Et le prélat romain de préciser : « Il est évident que, pour le catholique, un concile est  ipso facto  d’une telle autorité et importance qu’il accepte spontanément ses enseignements avec une dévotion filiale. Mais il est tout aussi évident que l’autorité d’un concile, des pères conciliaires qui approuvent ses décrets et des papes qui les promulguent, ne rend pas moins problématique l’acceptation de documents qui sont en contradiction flagrante avec le Magistère, ou du moins l’affaiblissent.

« Et si cette problématique persiste après soixante ans – en parfaite cohérence avec la volonté délibérée des novateurs qui ont préparé les documents et influencé les protagonistes –, nous devons nous demander quel est l’obex, l’obstacle insurmontable qui nous oblige, contre toute raison, à considérer de force comme catholique  ce qui ne l’est pas, au nom d’un critère qui vaut uniquement et exclusivement pour ce qui est certainement catholique.

« Il doit être clair que l’analogia fidei  s’applique aux vérités de la Foi, précisément, et non à l’erreur, puisque l’unité harmonieuse de la Vérité dans toutes ses articulations ne peut pas chercher la cohérence avec ce qui lui est opposé. Si un texte conciliaire formule un concept hérétique ou proche de l’hérésie, il n’existe aucun critère herméneutique qui puisse le rendre orthodoxe, simplement parce que ce texte fait partie des actes d’un concile.

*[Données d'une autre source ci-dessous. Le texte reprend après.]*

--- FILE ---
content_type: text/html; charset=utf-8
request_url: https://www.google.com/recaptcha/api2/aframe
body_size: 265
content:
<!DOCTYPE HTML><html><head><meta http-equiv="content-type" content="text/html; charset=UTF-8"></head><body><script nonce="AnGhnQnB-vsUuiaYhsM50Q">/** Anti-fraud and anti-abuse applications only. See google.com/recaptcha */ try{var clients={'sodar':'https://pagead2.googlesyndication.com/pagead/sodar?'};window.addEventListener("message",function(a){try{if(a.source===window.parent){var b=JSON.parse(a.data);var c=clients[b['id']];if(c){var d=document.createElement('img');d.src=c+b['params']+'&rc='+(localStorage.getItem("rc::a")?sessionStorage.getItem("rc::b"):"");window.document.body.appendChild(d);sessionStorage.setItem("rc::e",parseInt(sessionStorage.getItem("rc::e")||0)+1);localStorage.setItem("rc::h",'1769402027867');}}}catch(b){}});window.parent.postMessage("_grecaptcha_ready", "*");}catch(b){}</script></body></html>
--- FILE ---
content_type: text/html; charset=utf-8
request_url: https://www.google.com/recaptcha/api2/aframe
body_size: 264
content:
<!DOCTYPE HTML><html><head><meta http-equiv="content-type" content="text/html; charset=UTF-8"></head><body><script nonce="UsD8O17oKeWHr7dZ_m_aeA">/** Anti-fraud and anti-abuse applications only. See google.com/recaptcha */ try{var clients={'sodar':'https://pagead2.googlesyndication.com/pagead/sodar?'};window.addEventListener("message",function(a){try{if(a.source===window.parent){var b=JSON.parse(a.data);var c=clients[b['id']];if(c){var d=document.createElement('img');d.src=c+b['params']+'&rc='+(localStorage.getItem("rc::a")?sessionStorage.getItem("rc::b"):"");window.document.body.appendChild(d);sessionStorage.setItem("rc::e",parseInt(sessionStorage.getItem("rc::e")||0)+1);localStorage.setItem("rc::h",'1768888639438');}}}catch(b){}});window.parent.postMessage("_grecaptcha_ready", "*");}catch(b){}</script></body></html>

« Nous savons très bien quelles tromperies et quelles manœuvres habiles ont été mises en place par des conseillers et des théologiens ultra-progressistes, avec la complicité de l’aile moderniste des pères conciliaires. Et nous savons bien avec quelle connivence Jean XXIII et Paul VI ont approuvé ces coups de main, en violation des normes qu’ils avaient eux-mêmes approuvées. 

« Le vice substantiel consiste donc à avoir frauduleusement conduit les Pères du Concile à approuver des textes équivoques – qu’ils considéraient  suffisamment catholiques  pour mériter leur  placet  –, puis à utiliser cette même ambiguïté pour leur faire dire exactement ce que les novateurs voulaient. […]

« Il faut noter que ce mécanisme inauguré par Vatican II a connu une recrudescence, une accélération, voire un essor sans précédent avec le pape Bergoglio, qui a délibérément recours à des expressions imprécises, astucieusement formulées en dehors du langage théologique, précisément dans l’intention de démanteler morceau par morceau ce qui reste de la doctrine, au nom de l’application du Concile. Il est vrai que chez lui, l’hérésie et l’hétérogénéité par rapport au Magistère sont évidentes et presque éhontées ; mais il est tout aussi vrai que la Déclaration d’Abou Dabi ne serait pas concevable sans la prémisse de  Lumen gentium. […]

« Je conclurai en rappelant un fait qui me semble très significatif : si les Pasteurs s’étaient engagés avec la même force que celle déployée depuis des décennies pour défendre Vatican II et “l’Eglise conciliaire”, pour réaffirmer et défendre toute la doctrine catholique, ou ne serait-ce que pour promouvoir auprès des fidèles la connaissance du Catéchisme de saint Pie X, la situation du corps ecclésial serait radicalement différente. Mais il est également vrai que les fidèles éduqués dans la fidélité à la doctrine se seraient armés de fourches pour accueillir les falsifications des novateurs et de leurs protecteurs. »

Tel est bien le débat sur le Concile dont Mgr Brunero Gherardini (1925-2017) considérait à juste titre qu’il devait nécessairement être ouvert [Le concile Vatican II  : un débat à ouvrir, Casa Mariana Editrice, 2009], et dont il déplora qu’il n’ait pas eu lieu [Le concile Vatican II : un débat qui n’a pas eu lieu, Editions du Courrier de Rome, 2011]. Les autorités romaines ne pourront pas éluder ce débat indéfiniment.